Text block:

Retool Election Code

Prime time in a big election year is sometimes called the silly season. This year in New Mexico it was ridiculous. Courtroom battles marked the months before election day. On Nov. 2, some 13,000 provisional ballots were cast in Bernalillo County alone, many by people who thought they were registered. More than half of the 13,000 were rejected. Long before the ballot-counting process ended Friday, it was clear that the cobbled-together, contradictory state election code is a loser.
Lawmakers should start from scratch and rewrite the code in the next legislative session.
It should be easy for citizens to register and to vote, and both processes should have a high degree of confidence. By any reasonable means, the counting of ballots should be streamlined and transparent. The language of elections law must be consistent and clear enough to eliminate what seems to be an endless list of lawyerly arguments about what it might mean.
VOTER REGISTRATION: Armies of volunteers and paid workers added thousands of new voters to the rolls this year. But too many forms were improperly filled out. With some workers being paid by the head, there was an incentive for quantity over doing the job right. Beyond sloppiness, fraud is suspected in more than 200 registrations filed in Bernalillo County.
Workers should not be paid by the head. All registrars, paid or volunteer, should be trained, certified and sworn in by election officials before being set loose on the general public. To assure accountability, forms they turn in should be traceable to them. And the people they are registering should get a receipt or carbon copy that could be filed along with a provisional ballot should the original fail to be filed with the county clerk.
Lawmakers should also explore election-day registration at the polls, currently in effect in six states, including Wyoming and Idaho. With a separate line strictly for registration, it wouldn't slow down voting. There clearly would be added costs, but same-day registration would eliminate middleman registrars and the possibility of discovering on election day, weeks after you believed you had registered, that you're not on the rolls and cannot vote.
VOTER ID: It is hard to read current law and not conclude that someone who does not turn in their own registration at the clerk's office must show ID when they vote. But under the interpretation of the law, if your registration form was turned in by whoever registered 13-year-old Kevin Stout to vote, you don't have to show ID. Meanwhile, anybody who submitted their form by mail must show ID at the polls and, according to another interpretation, the address on the driver's license has to match the address on the registration rolls. The easy way out of this nuttiness is crystal-clear law applied consistently. Everyone shows photo ID every time they vote. The picture has to match the voter; the name on the ID has to match the name on the rolls. Mobility is too high a hurdle for many students and low-income people. A utility bill or anything else with name and address should suffice.
BALLOT HANDLING: Clarify, simplify and make uniform throughout the state how absentee, provisional and in-lieu-of ballots are handled. Lawmakers could expedite the tally by allowing election workers to open the outer envelopes of absentee ballots and sort the ballots before election day and, starting at 12:01 a.m. on the day, to do everything else but tally of votes.
Lawmakers should specify that observers must be allowed to watch each step of the ballot counting, including the statewide canvass by the Secretary of State's Office. The law should clearly lay down the rules for challenging ballots and determine what identifying information on the ballots, like Social Security numbers, should be privileged.
Gov. Bill Richardson and the Legislature should put an election code overhaul high on the list of priorities for the 2005 session.

Task prompt: Translate this sentence from the editorial on New Mexico's election code into Spanish: "Lawmakers should start from scratch and rewrite the code in the next legislative session." The lines have no role in this exercise.

Information shown:
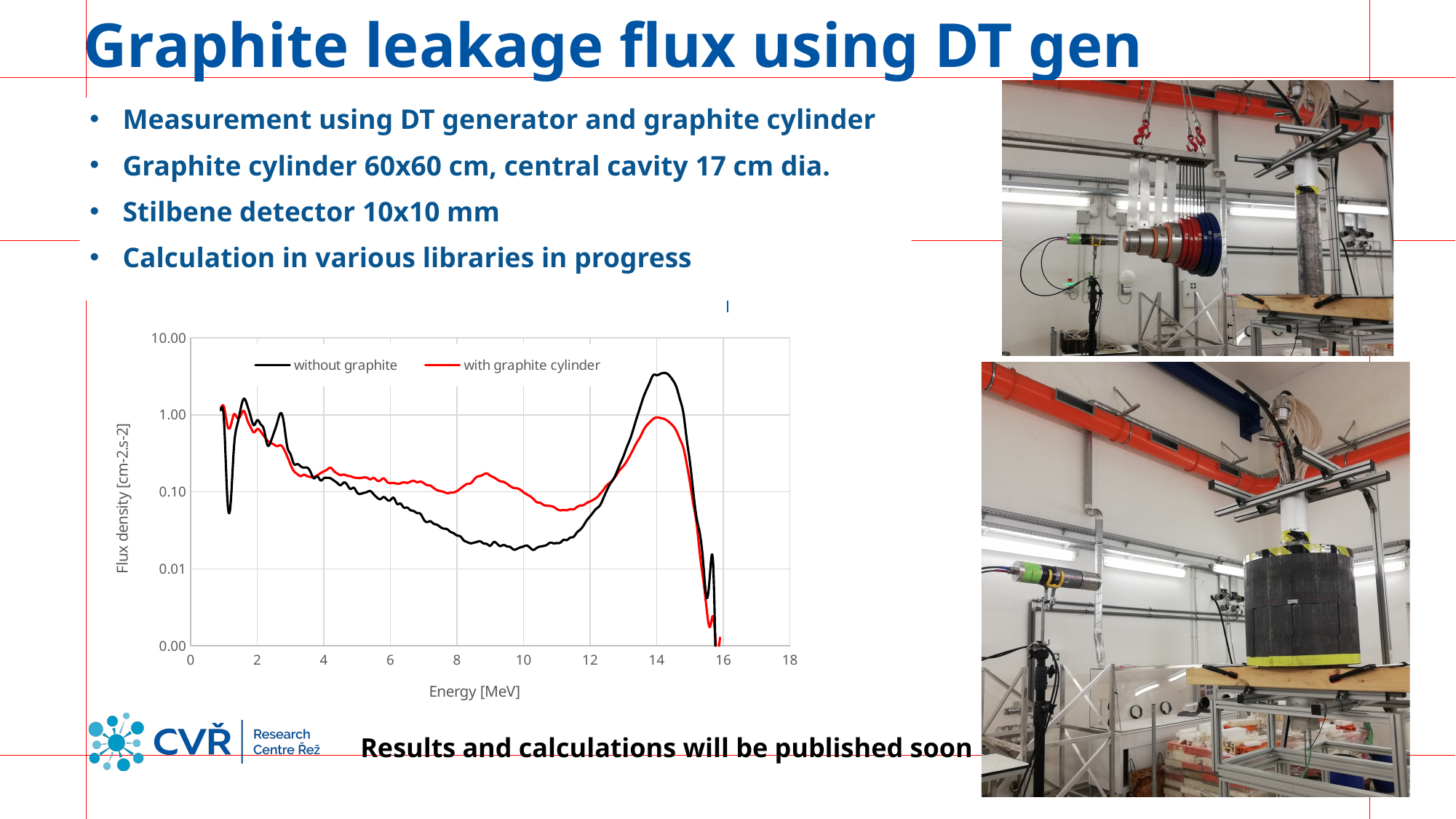
What kind of chart is shown on the slide? line chart Between 14 MeV and 16 MeV, does the 'with graphite cylinder' series rise or fall? fall Is the value of the 'with graphite cylinder' series at 4 MeV greater or less than 1.00? less At 10 MeV, which series has the higher flux density, 'without graphite' or 'with graphite cylinder'? with graphite cylinder Is the peak value of the 'without graphite' series near 14 MeV greater or less than 1.00? greater How many series does the chart legend list? 2 Is the value of the 'without graphite' series at 10 MeV greater or less than 0.10? less What is the x-axis title of the chart? Energy [MeV] At 14 MeV, which series has the higher flux density, 'without graphite' or 'with graphite cylinder'? without graphite Between 12 MeV and 14 MeV, does the 'without graphite' series rise or fall? rise What are the two series named in the chart legend? without graphite; with graphite cylinder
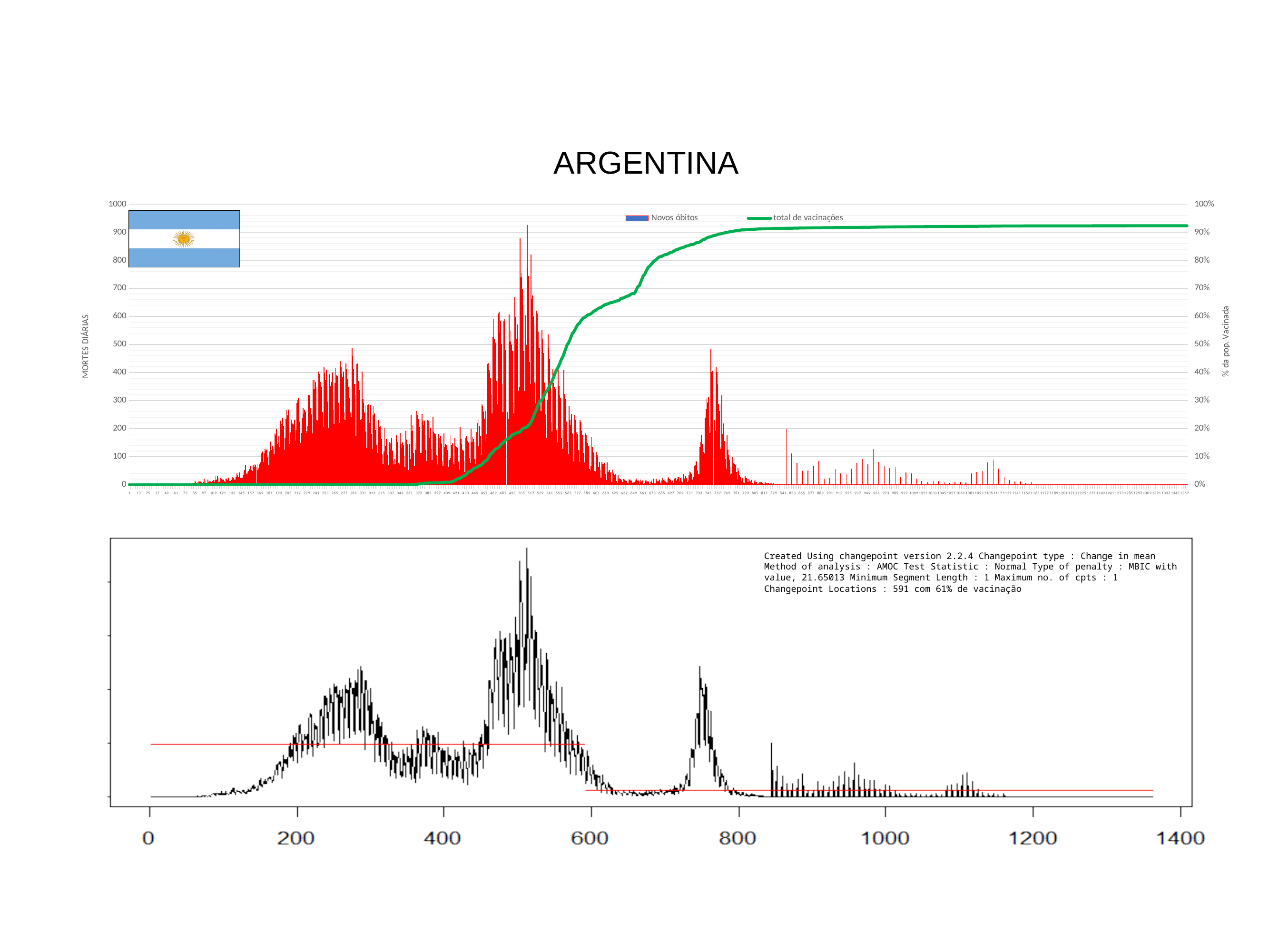
According to the text on the bottom chart, at which location is the changepoint? 591 On the top chart, is the peak of the 'Novos óbitos' bars around day 745 greater or less than 600? less On the bottom chart, what is the largest tick value shown on the x axis? 1400 On the top chart, is the highest value of the red 'Novos óbitos' bars greater or less than 800? greater On the top chart, does the green 'total de vacinações' line rise or fall along the x axis? rise On the top chart, what is the maximum value shown on the right-hand percentage axis? 100% On the top chart, what are the two legend entries? Novos óbitos and total de vacinações According to the text on the bottom chart, what vaccination percentage corresponds to the changepoint? 61% On the top chart, is the final value of the green 'total de vacinações' line greater or less than 80%? greater On the top chart, what is the title of the left vertical axis? MORTES DIÁRIAS According to the text on the bottom chart, what is the maximum number of changepoints (cpts)? 1 On the top chart, how many series does the legend list? 2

Task response: Los legisladores deberían empezar desde cero y reescribir el código en la próxima sesión legislativa.